The first of these is not a trivial act, as anyone who's observed a baby younger than about two months will testify. The extent to which you're going to carry out the act of picking a picture for the beautiful pile depends on the extent to which it catches your attention as well as what you actually think of the face. There will be an error in your results from people "misclassifying" faces because they weren't really paying attention to them. There are all sorts of misjudgements that it's possible to make when looking at a two-dimensional image of a three-dimensional object; as the post below demonstrates, I quite seriously misclassified a picture of Michael Hardt's hairstyle as "bouffant" when it wasn't.
So far so good. Now, readers with extremely advanced degrees in econometrics won't be asking ... what do we know about this error? Importantly, is it unbiased -- can we assume for modelling purposes that it can be ignored as something that will in a large enough sample?
I'm arguing, no. One of the things that, broadly construed, evolutionary psychology has usefully done for us is to dig up some important insights into the neuropsychology of visual perception. Particularly, it's been noted (as in, anatomically observed) that there is a mechanism in the brain which is specifically adapted for distinguishing between symmetrical things and non-symmetrical things. I find the "evolutionary psychology" (in actual fact, ethology, the rather more serious parent discipline which looks at behaviour without making tendentious and unsupported claims) argument quite convincing in this regard. The reason we have a symmetry-detector is that very few things in nature are symmetrical except animals, and animals are only symmetric when they're looking straight at you. Since the fact that something is looking at you is almost always a useful thing to know, we have been provided with a very acute sense of whether a thing is exactly symmetrical or not. Symmetry is a property which "jumps out of the page".
So, given that photographs of symmetrical faces are more likely to be noticed, the errors are not going to be evenly distributed. In any study which is asking you to pick out a "noticeable" characteristic the symmetrical pictures are always going to be over-represented, because symmetry is a noticeable property. Furthermore, this property is highly likely to account for the fact that babies tend to look longer at the same photos which adults pick out of a pile as being most attractive, another factoid often advanced as evidence for the beauty=symmetry hypothesis.

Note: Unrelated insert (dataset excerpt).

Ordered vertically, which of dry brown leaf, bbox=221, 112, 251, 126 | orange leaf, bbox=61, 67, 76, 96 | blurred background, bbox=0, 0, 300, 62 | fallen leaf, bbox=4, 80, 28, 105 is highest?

I have no particular investment in believing that there is nothing aesthetically attractive about symmetry; I spend a lot of time with a sneer on my face, but that's mainly because I read a lot of right-wing weblogs. But the fact that nobody saw fit to inquire into this possible source of experimental failure tends to suggest to me that people want to believe in the "evolutionary" arguments for reasons other than those of pure science. And when you get people like Todd Shackelford responding to the Northeastern study by just saying ""I guess, to state it plainly, I think the paper is in large part ludicrous .. It's clear to me that they have an agenda they're pushing.", I think I'm on to something.